■ 抜粋:
····················
まだこのシリーズは半分しか聴いてはおりませんが、そんな印象を聴き進むにしたがって持ってまいりました。
それは、一部、録音のすごさも手伝ってのことではありますし、最良のものは、舞台での経験であることはいうまでもありませんが、こちらの意にそぐわない演出を見せられるよりは、音だけでワーグナーのすごさを楽しむ方がいい場合がありますしね。

 すべて賛辞で言葉を尽くすわけにもいけませんが、この「ヤノフスキのトリスタン」についての印象を。

・緻密な瑕疵のない完璧なオーケストラ演奏。

・旧東ドイツの克明だが地味なオケだった、旧ベルリン放送管をさらに磨きあげて、機能性も高め、新しいドイツ的なオーケストラに育てあげたが、まさに、その実力が隅々までわかる。

・ワーグナー演奏のツボをすべてわきまえたヤノフスキの指揮に、可不足はなく、決めて欲しいところは、すべてそうなるし、全体の流れと、個々の場面の展開に祖語がなく、緊張感を保ちつつ、集中力の高い演奏を聴かせる。

・ただ、ときに、感興に乗り過ぎて、たたみかける場面もあり、ライブ感もあって、それは実に効果的だけれど、少しいきすぎかも。
インテンポにすぎる場合もちょっとあり、「トリスタン」の場合には、もう少しのしなやかさと、歌が欲しいかもしれない。
そう、アバドが聴かせてくれたようなクリスタルな精緻さとともに。

・シュティンメのイゾルデは、トリスタン役が?だったパッパーノ盤に続いて2つめ。
バイロイトの放送でも、何度か聴いてる。
全部聴いてるけど、今回が一番。
北欧系のドラマティックソプラノの先達は、錚々たる顔ぶれがいるけど、共通のクリアボイスであるところは、同じくして、高音・強音での絶叫感はなく、暖かみのある声はとても魅力的であります。
いま、最高の、イゾルデだと思います。そして、マルシャリンも素敵に歌える彼女です。
····················
■ 資料:
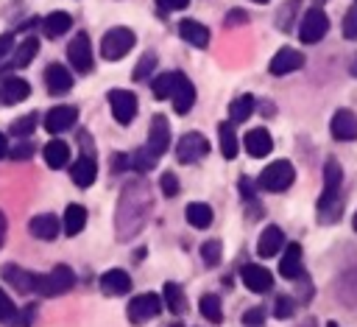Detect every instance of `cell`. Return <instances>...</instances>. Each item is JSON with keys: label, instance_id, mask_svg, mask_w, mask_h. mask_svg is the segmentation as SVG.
<instances>
[{"label": "cell", "instance_id": "1", "mask_svg": "<svg viewBox=\"0 0 357 327\" xmlns=\"http://www.w3.org/2000/svg\"><path fill=\"white\" fill-rule=\"evenodd\" d=\"M153 207V196L145 179H131L117 201V212H114V229L120 240H131L148 221Z\"/></svg>", "mask_w": 357, "mask_h": 327}, {"label": "cell", "instance_id": "2", "mask_svg": "<svg viewBox=\"0 0 357 327\" xmlns=\"http://www.w3.org/2000/svg\"><path fill=\"white\" fill-rule=\"evenodd\" d=\"M73 285H75V274H73V268L64 266V263L53 266L47 274H36V293H42V296L67 293Z\"/></svg>", "mask_w": 357, "mask_h": 327}, {"label": "cell", "instance_id": "3", "mask_svg": "<svg viewBox=\"0 0 357 327\" xmlns=\"http://www.w3.org/2000/svg\"><path fill=\"white\" fill-rule=\"evenodd\" d=\"M293 179H296L293 165L287 159H276V162H271L259 173V187L262 190H271V193H282V190H287L293 184Z\"/></svg>", "mask_w": 357, "mask_h": 327}, {"label": "cell", "instance_id": "4", "mask_svg": "<svg viewBox=\"0 0 357 327\" xmlns=\"http://www.w3.org/2000/svg\"><path fill=\"white\" fill-rule=\"evenodd\" d=\"M131 48H134V31H128V28H112V31H106L103 39H100V56H103L106 61L123 59Z\"/></svg>", "mask_w": 357, "mask_h": 327}, {"label": "cell", "instance_id": "5", "mask_svg": "<svg viewBox=\"0 0 357 327\" xmlns=\"http://www.w3.org/2000/svg\"><path fill=\"white\" fill-rule=\"evenodd\" d=\"M340 184H343V168H340L337 159H329V162L324 165V190H321V198H318V210H321V215L337 201V196H340Z\"/></svg>", "mask_w": 357, "mask_h": 327}, {"label": "cell", "instance_id": "6", "mask_svg": "<svg viewBox=\"0 0 357 327\" xmlns=\"http://www.w3.org/2000/svg\"><path fill=\"white\" fill-rule=\"evenodd\" d=\"M67 59H70V64H73L78 73H89V70H92V64H95V59H92V42H89V36H86L84 31H78V34L70 39V45H67Z\"/></svg>", "mask_w": 357, "mask_h": 327}, {"label": "cell", "instance_id": "7", "mask_svg": "<svg viewBox=\"0 0 357 327\" xmlns=\"http://www.w3.org/2000/svg\"><path fill=\"white\" fill-rule=\"evenodd\" d=\"M206 154H209V143H206L204 134L187 131L184 137H178V145H176V159H178V162L190 165V162H195V159H201V157H206Z\"/></svg>", "mask_w": 357, "mask_h": 327}, {"label": "cell", "instance_id": "8", "mask_svg": "<svg viewBox=\"0 0 357 327\" xmlns=\"http://www.w3.org/2000/svg\"><path fill=\"white\" fill-rule=\"evenodd\" d=\"M162 310V299L156 293H139L128 302V321L131 324H145L153 316H159Z\"/></svg>", "mask_w": 357, "mask_h": 327}, {"label": "cell", "instance_id": "9", "mask_svg": "<svg viewBox=\"0 0 357 327\" xmlns=\"http://www.w3.org/2000/svg\"><path fill=\"white\" fill-rule=\"evenodd\" d=\"M109 106H112V115L120 126H128L137 117V95L128 92V89H112L109 92Z\"/></svg>", "mask_w": 357, "mask_h": 327}, {"label": "cell", "instance_id": "10", "mask_svg": "<svg viewBox=\"0 0 357 327\" xmlns=\"http://www.w3.org/2000/svg\"><path fill=\"white\" fill-rule=\"evenodd\" d=\"M326 31H329V17H326L321 8H310V11L304 14V20H301L298 36H301V42L312 45V42L324 39V34H326Z\"/></svg>", "mask_w": 357, "mask_h": 327}, {"label": "cell", "instance_id": "11", "mask_svg": "<svg viewBox=\"0 0 357 327\" xmlns=\"http://www.w3.org/2000/svg\"><path fill=\"white\" fill-rule=\"evenodd\" d=\"M167 145H170V123L165 115H153L151 129H148V148L156 157H162L167 151Z\"/></svg>", "mask_w": 357, "mask_h": 327}, {"label": "cell", "instance_id": "12", "mask_svg": "<svg viewBox=\"0 0 357 327\" xmlns=\"http://www.w3.org/2000/svg\"><path fill=\"white\" fill-rule=\"evenodd\" d=\"M240 277H243L245 288L254 291V293H265V291H271V285H273L271 271L262 268V266H257V263H245V266L240 268Z\"/></svg>", "mask_w": 357, "mask_h": 327}, {"label": "cell", "instance_id": "13", "mask_svg": "<svg viewBox=\"0 0 357 327\" xmlns=\"http://www.w3.org/2000/svg\"><path fill=\"white\" fill-rule=\"evenodd\" d=\"M329 131L335 140L340 143H349V140H357V117L349 112V109H337L329 120Z\"/></svg>", "mask_w": 357, "mask_h": 327}, {"label": "cell", "instance_id": "14", "mask_svg": "<svg viewBox=\"0 0 357 327\" xmlns=\"http://www.w3.org/2000/svg\"><path fill=\"white\" fill-rule=\"evenodd\" d=\"M45 87H47V92H53V95H64V92H70L73 89V73L64 67V64H47V70H45Z\"/></svg>", "mask_w": 357, "mask_h": 327}, {"label": "cell", "instance_id": "15", "mask_svg": "<svg viewBox=\"0 0 357 327\" xmlns=\"http://www.w3.org/2000/svg\"><path fill=\"white\" fill-rule=\"evenodd\" d=\"M3 279L20 293H33L36 291V274H31V271H25L20 266H11V263L3 266Z\"/></svg>", "mask_w": 357, "mask_h": 327}, {"label": "cell", "instance_id": "16", "mask_svg": "<svg viewBox=\"0 0 357 327\" xmlns=\"http://www.w3.org/2000/svg\"><path fill=\"white\" fill-rule=\"evenodd\" d=\"M100 291L106 296H123L131 291V277L123 268H109L106 274H100Z\"/></svg>", "mask_w": 357, "mask_h": 327}, {"label": "cell", "instance_id": "17", "mask_svg": "<svg viewBox=\"0 0 357 327\" xmlns=\"http://www.w3.org/2000/svg\"><path fill=\"white\" fill-rule=\"evenodd\" d=\"M78 120V112L73 106H53L47 115H45V129L50 134H59V131H67L73 123Z\"/></svg>", "mask_w": 357, "mask_h": 327}, {"label": "cell", "instance_id": "18", "mask_svg": "<svg viewBox=\"0 0 357 327\" xmlns=\"http://www.w3.org/2000/svg\"><path fill=\"white\" fill-rule=\"evenodd\" d=\"M59 229H61V221H59L56 215H50V212L33 215V218L28 221V232H31L33 238H39V240H53V238L59 235Z\"/></svg>", "mask_w": 357, "mask_h": 327}, {"label": "cell", "instance_id": "19", "mask_svg": "<svg viewBox=\"0 0 357 327\" xmlns=\"http://www.w3.org/2000/svg\"><path fill=\"white\" fill-rule=\"evenodd\" d=\"M28 95H31V84H28L25 78H6V81L0 84V103H3V106L22 103Z\"/></svg>", "mask_w": 357, "mask_h": 327}, {"label": "cell", "instance_id": "20", "mask_svg": "<svg viewBox=\"0 0 357 327\" xmlns=\"http://www.w3.org/2000/svg\"><path fill=\"white\" fill-rule=\"evenodd\" d=\"M304 64V56L298 53V50H293V48H282L273 59H271V73L273 75H287V73H293V70H298Z\"/></svg>", "mask_w": 357, "mask_h": 327}, {"label": "cell", "instance_id": "21", "mask_svg": "<svg viewBox=\"0 0 357 327\" xmlns=\"http://www.w3.org/2000/svg\"><path fill=\"white\" fill-rule=\"evenodd\" d=\"M170 101H173V109H176L178 115H187V112L192 109V103H195V87L190 84L187 75L178 73V81H176V89H173Z\"/></svg>", "mask_w": 357, "mask_h": 327}, {"label": "cell", "instance_id": "22", "mask_svg": "<svg viewBox=\"0 0 357 327\" xmlns=\"http://www.w3.org/2000/svg\"><path fill=\"white\" fill-rule=\"evenodd\" d=\"M282 246H287V243H284L282 229H279V226H273V224H268V226L262 229L259 240H257V252H259V257H273V254H279V252H282Z\"/></svg>", "mask_w": 357, "mask_h": 327}, {"label": "cell", "instance_id": "23", "mask_svg": "<svg viewBox=\"0 0 357 327\" xmlns=\"http://www.w3.org/2000/svg\"><path fill=\"white\" fill-rule=\"evenodd\" d=\"M279 274L284 279H301L304 277V266H301V246L298 243H290L282 254V263H279Z\"/></svg>", "mask_w": 357, "mask_h": 327}, {"label": "cell", "instance_id": "24", "mask_svg": "<svg viewBox=\"0 0 357 327\" xmlns=\"http://www.w3.org/2000/svg\"><path fill=\"white\" fill-rule=\"evenodd\" d=\"M70 176H73V182H75L78 187H89V184L95 182V176H98V162H95V157H89V154L78 157V159L73 162V168H70Z\"/></svg>", "mask_w": 357, "mask_h": 327}, {"label": "cell", "instance_id": "25", "mask_svg": "<svg viewBox=\"0 0 357 327\" xmlns=\"http://www.w3.org/2000/svg\"><path fill=\"white\" fill-rule=\"evenodd\" d=\"M335 293L343 305H357V266L354 268H346L337 282H335Z\"/></svg>", "mask_w": 357, "mask_h": 327}, {"label": "cell", "instance_id": "26", "mask_svg": "<svg viewBox=\"0 0 357 327\" xmlns=\"http://www.w3.org/2000/svg\"><path fill=\"white\" fill-rule=\"evenodd\" d=\"M178 36L195 48H206L209 45V31L206 25H201L198 20H181L178 22Z\"/></svg>", "mask_w": 357, "mask_h": 327}, {"label": "cell", "instance_id": "27", "mask_svg": "<svg viewBox=\"0 0 357 327\" xmlns=\"http://www.w3.org/2000/svg\"><path fill=\"white\" fill-rule=\"evenodd\" d=\"M243 145H245V151L251 157H268L271 148H273V140H271V134L265 129H251V131H245Z\"/></svg>", "mask_w": 357, "mask_h": 327}, {"label": "cell", "instance_id": "28", "mask_svg": "<svg viewBox=\"0 0 357 327\" xmlns=\"http://www.w3.org/2000/svg\"><path fill=\"white\" fill-rule=\"evenodd\" d=\"M70 25H73V17H70L67 11H50V14L42 20V31H45V36H50V39L67 34Z\"/></svg>", "mask_w": 357, "mask_h": 327}, {"label": "cell", "instance_id": "29", "mask_svg": "<svg viewBox=\"0 0 357 327\" xmlns=\"http://www.w3.org/2000/svg\"><path fill=\"white\" fill-rule=\"evenodd\" d=\"M42 154H45L47 168H53V170H59V168H64L70 162V145L64 140H50Z\"/></svg>", "mask_w": 357, "mask_h": 327}, {"label": "cell", "instance_id": "30", "mask_svg": "<svg viewBox=\"0 0 357 327\" xmlns=\"http://www.w3.org/2000/svg\"><path fill=\"white\" fill-rule=\"evenodd\" d=\"M184 215H187V224L195 226V229H206V226L212 224V207L204 204V201H192V204H187Z\"/></svg>", "mask_w": 357, "mask_h": 327}, {"label": "cell", "instance_id": "31", "mask_svg": "<svg viewBox=\"0 0 357 327\" xmlns=\"http://www.w3.org/2000/svg\"><path fill=\"white\" fill-rule=\"evenodd\" d=\"M84 226H86V210H84L81 204H70V207L64 210L61 229H64L67 235H78Z\"/></svg>", "mask_w": 357, "mask_h": 327}, {"label": "cell", "instance_id": "32", "mask_svg": "<svg viewBox=\"0 0 357 327\" xmlns=\"http://www.w3.org/2000/svg\"><path fill=\"white\" fill-rule=\"evenodd\" d=\"M218 140H220V154H223V159H234V157H237V134H234V129H231V120H226V123L218 126Z\"/></svg>", "mask_w": 357, "mask_h": 327}, {"label": "cell", "instance_id": "33", "mask_svg": "<svg viewBox=\"0 0 357 327\" xmlns=\"http://www.w3.org/2000/svg\"><path fill=\"white\" fill-rule=\"evenodd\" d=\"M176 81H178V73H162V75H156V78L151 81V92H153V98H156V101L170 98L173 89H176Z\"/></svg>", "mask_w": 357, "mask_h": 327}, {"label": "cell", "instance_id": "34", "mask_svg": "<svg viewBox=\"0 0 357 327\" xmlns=\"http://www.w3.org/2000/svg\"><path fill=\"white\" fill-rule=\"evenodd\" d=\"M36 53H39V39H36V36H28V39H25L22 45H17V50H14V67H28Z\"/></svg>", "mask_w": 357, "mask_h": 327}, {"label": "cell", "instance_id": "35", "mask_svg": "<svg viewBox=\"0 0 357 327\" xmlns=\"http://www.w3.org/2000/svg\"><path fill=\"white\" fill-rule=\"evenodd\" d=\"M251 112H254V98H251V95H240V98H234L231 106H229V120H231V123H243V120L251 117Z\"/></svg>", "mask_w": 357, "mask_h": 327}, {"label": "cell", "instance_id": "36", "mask_svg": "<svg viewBox=\"0 0 357 327\" xmlns=\"http://www.w3.org/2000/svg\"><path fill=\"white\" fill-rule=\"evenodd\" d=\"M156 154L148 148V145H142V148H137L131 157H128V165L134 168V170H139V173H145V170H151L153 165H156Z\"/></svg>", "mask_w": 357, "mask_h": 327}, {"label": "cell", "instance_id": "37", "mask_svg": "<svg viewBox=\"0 0 357 327\" xmlns=\"http://www.w3.org/2000/svg\"><path fill=\"white\" fill-rule=\"evenodd\" d=\"M165 302H167L170 313H184L187 310V296L176 282H165Z\"/></svg>", "mask_w": 357, "mask_h": 327}, {"label": "cell", "instance_id": "38", "mask_svg": "<svg viewBox=\"0 0 357 327\" xmlns=\"http://www.w3.org/2000/svg\"><path fill=\"white\" fill-rule=\"evenodd\" d=\"M201 313H204V319H209L212 324H218V321H223V310H220V299H218L215 293H206V296H201Z\"/></svg>", "mask_w": 357, "mask_h": 327}, {"label": "cell", "instance_id": "39", "mask_svg": "<svg viewBox=\"0 0 357 327\" xmlns=\"http://www.w3.org/2000/svg\"><path fill=\"white\" fill-rule=\"evenodd\" d=\"M36 123H39L36 115H22V117L11 120V134H17V137H28V134H33Z\"/></svg>", "mask_w": 357, "mask_h": 327}, {"label": "cell", "instance_id": "40", "mask_svg": "<svg viewBox=\"0 0 357 327\" xmlns=\"http://www.w3.org/2000/svg\"><path fill=\"white\" fill-rule=\"evenodd\" d=\"M153 67H156V53H145V56L137 61V67H134V78H137V81L148 78V75L153 73Z\"/></svg>", "mask_w": 357, "mask_h": 327}, {"label": "cell", "instance_id": "41", "mask_svg": "<svg viewBox=\"0 0 357 327\" xmlns=\"http://www.w3.org/2000/svg\"><path fill=\"white\" fill-rule=\"evenodd\" d=\"M159 187H162V193H165L167 198H173V196L178 193V179H176V173L165 170V173H162V179H159Z\"/></svg>", "mask_w": 357, "mask_h": 327}, {"label": "cell", "instance_id": "42", "mask_svg": "<svg viewBox=\"0 0 357 327\" xmlns=\"http://www.w3.org/2000/svg\"><path fill=\"white\" fill-rule=\"evenodd\" d=\"M343 36L346 39H357V6L346 11L343 17Z\"/></svg>", "mask_w": 357, "mask_h": 327}, {"label": "cell", "instance_id": "43", "mask_svg": "<svg viewBox=\"0 0 357 327\" xmlns=\"http://www.w3.org/2000/svg\"><path fill=\"white\" fill-rule=\"evenodd\" d=\"M201 257H204L209 266H215V263L220 260V243H218V240H206V243L201 246Z\"/></svg>", "mask_w": 357, "mask_h": 327}, {"label": "cell", "instance_id": "44", "mask_svg": "<svg viewBox=\"0 0 357 327\" xmlns=\"http://www.w3.org/2000/svg\"><path fill=\"white\" fill-rule=\"evenodd\" d=\"M298 6H301V0H290V3H284V6H282L279 17H276V22H279V28H282V31L287 28V17L293 20V14H296V8H298Z\"/></svg>", "mask_w": 357, "mask_h": 327}, {"label": "cell", "instance_id": "45", "mask_svg": "<svg viewBox=\"0 0 357 327\" xmlns=\"http://www.w3.org/2000/svg\"><path fill=\"white\" fill-rule=\"evenodd\" d=\"M14 302H11V296L0 288V321H8V319H14Z\"/></svg>", "mask_w": 357, "mask_h": 327}, {"label": "cell", "instance_id": "46", "mask_svg": "<svg viewBox=\"0 0 357 327\" xmlns=\"http://www.w3.org/2000/svg\"><path fill=\"white\" fill-rule=\"evenodd\" d=\"M293 307H296V305H293L290 296H279V299H276V307H273V316H276V319H287V316L293 313Z\"/></svg>", "mask_w": 357, "mask_h": 327}, {"label": "cell", "instance_id": "47", "mask_svg": "<svg viewBox=\"0 0 357 327\" xmlns=\"http://www.w3.org/2000/svg\"><path fill=\"white\" fill-rule=\"evenodd\" d=\"M31 157H33V145H31V143H20V145L11 148V159H17V162L31 159Z\"/></svg>", "mask_w": 357, "mask_h": 327}, {"label": "cell", "instance_id": "48", "mask_svg": "<svg viewBox=\"0 0 357 327\" xmlns=\"http://www.w3.org/2000/svg\"><path fill=\"white\" fill-rule=\"evenodd\" d=\"M262 319H265V310H262V307H251V310L243 316V324H245V327H257V324H262Z\"/></svg>", "mask_w": 357, "mask_h": 327}, {"label": "cell", "instance_id": "49", "mask_svg": "<svg viewBox=\"0 0 357 327\" xmlns=\"http://www.w3.org/2000/svg\"><path fill=\"white\" fill-rule=\"evenodd\" d=\"M243 22H248V14L245 11H240V8H231L229 14H226V25H243Z\"/></svg>", "mask_w": 357, "mask_h": 327}, {"label": "cell", "instance_id": "50", "mask_svg": "<svg viewBox=\"0 0 357 327\" xmlns=\"http://www.w3.org/2000/svg\"><path fill=\"white\" fill-rule=\"evenodd\" d=\"M190 0H156V6L162 8V11H178V8H184Z\"/></svg>", "mask_w": 357, "mask_h": 327}, {"label": "cell", "instance_id": "51", "mask_svg": "<svg viewBox=\"0 0 357 327\" xmlns=\"http://www.w3.org/2000/svg\"><path fill=\"white\" fill-rule=\"evenodd\" d=\"M11 48H14V36H11V34H3V36H0V59H3L6 53H11Z\"/></svg>", "mask_w": 357, "mask_h": 327}, {"label": "cell", "instance_id": "52", "mask_svg": "<svg viewBox=\"0 0 357 327\" xmlns=\"http://www.w3.org/2000/svg\"><path fill=\"white\" fill-rule=\"evenodd\" d=\"M6 232H8V224H6V215L0 212V249H3V243H6Z\"/></svg>", "mask_w": 357, "mask_h": 327}, {"label": "cell", "instance_id": "53", "mask_svg": "<svg viewBox=\"0 0 357 327\" xmlns=\"http://www.w3.org/2000/svg\"><path fill=\"white\" fill-rule=\"evenodd\" d=\"M8 157V140H6V134L0 131V159H6Z\"/></svg>", "mask_w": 357, "mask_h": 327}, {"label": "cell", "instance_id": "54", "mask_svg": "<svg viewBox=\"0 0 357 327\" xmlns=\"http://www.w3.org/2000/svg\"><path fill=\"white\" fill-rule=\"evenodd\" d=\"M351 75H354V78H357V56H354V59H351Z\"/></svg>", "mask_w": 357, "mask_h": 327}, {"label": "cell", "instance_id": "55", "mask_svg": "<svg viewBox=\"0 0 357 327\" xmlns=\"http://www.w3.org/2000/svg\"><path fill=\"white\" fill-rule=\"evenodd\" d=\"M351 226H354V232H357V212H354V218H351Z\"/></svg>", "mask_w": 357, "mask_h": 327}, {"label": "cell", "instance_id": "56", "mask_svg": "<svg viewBox=\"0 0 357 327\" xmlns=\"http://www.w3.org/2000/svg\"><path fill=\"white\" fill-rule=\"evenodd\" d=\"M170 327H184V324H181V321H173V324H170Z\"/></svg>", "mask_w": 357, "mask_h": 327}, {"label": "cell", "instance_id": "57", "mask_svg": "<svg viewBox=\"0 0 357 327\" xmlns=\"http://www.w3.org/2000/svg\"><path fill=\"white\" fill-rule=\"evenodd\" d=\"M326 327H337V324H335V321H329V324H326Z\"/></svg>", "mask_w": 357, "mask_h": 327}, {"label": "cell", "instance_id": "58", "mask_svg": "<svg viewBox=\"0 0 357 327\" xmlns=\"http://www.w3.org/2000/svg\"><path fill=\"white\" fill-rule=\"evenodd\" d=\"M254 3H268V0H254Z\"/></svg>", "mask_w": 357, "mask_h": 327}]
</instances>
····················
■ 課題 1: ヤノフスキの「トリスタン」評のうち、「シュティンメのイゾルデは」で始まる段落を、主な事実を残して箇条書きにまとめてください。
■ 課題 2: ヤノフスキの「トリスタン」評では、舞台での経験が最良だと認めています。それでも音だけで楽しむ方がいい場合があると述べるのはなぜですか。一～三文で答えてください。
■ 課題 3: ヤノフスキの「トリスタン」評を、最後の文のあとから再開して書き継いでください。

■ 解答例 1:
- シュティンメのイゾルデは、パッパーノ盤に続いて2つめ。パッパーノ盤ではトリスタン役が疑問だった。
- バイロイトの放送でも何度か聴いており、すべて聴いた中で今回が一番。
- 北欧系ドラマティックソプラノの先達と同じくクリアな声を持つ。高音・強音でも絶叫感がなく、暖かみのある声が魅力的。
- 現在最高のイゾルデであり、マルシャリンも素敵に歌える。

■ 解答例 2: 意にそぐわない演出を見せられることがあるからです。その場合は、音だけでワーグナーのすごさを楽しむ方がよいと筆者は考えています。

■ 解答例 3:
・新国の舞台でも接することができたグールドもいい。
大男だけど、その歌い声は、硬軟巧みな柔軟なヘルデン。
一本調子が多い、昨今のトリスタンに、ユニークな解釈が、今後生まれるかもしれない。
最近の成功作の、ディーン・スミスに次ぐ正解。

・ブリートのブランゲーネと、ロイターのクルヴェナール。
ふたりとも、いま、バイロイトをはじめ、各劇場で出演頻度の高い歌手たちで、その歌唱は新鮮で、初々しさとともに、極度な役柄へののめり込みのない、清潔な歌唱は、今風だと思いました。

・クワンチュル・ユンのマルケは、美声でかつ、その滑らかな歌い口は、耳に心地よく、歌を聴くという行為での、最高の快感を呼び覚まします。
でも、それ以上でなく、マルケの単純だけど、複雑さや、許しと嫉妬の二重性が、まったく感じられない。
でも、歌の精度、音としてのありかたは、よいのでしょう。

・歌を楽器のように捉えてしまう機能的な歌手が多くなってきたと思う。
この音盤のなかにも、何人かいると聴きました。

・カラヤンは、自身の嗜好にあう歌手たちを集めて、オーケストラともども、歌手たちをも同じ一列で扱い、指揮者の強烈な個性のもとに、オペラを作成した。
「カラヤンのトリスタン」であり、歌手名が先行する「トリスタン」や、ほかの諸オペラではなかった。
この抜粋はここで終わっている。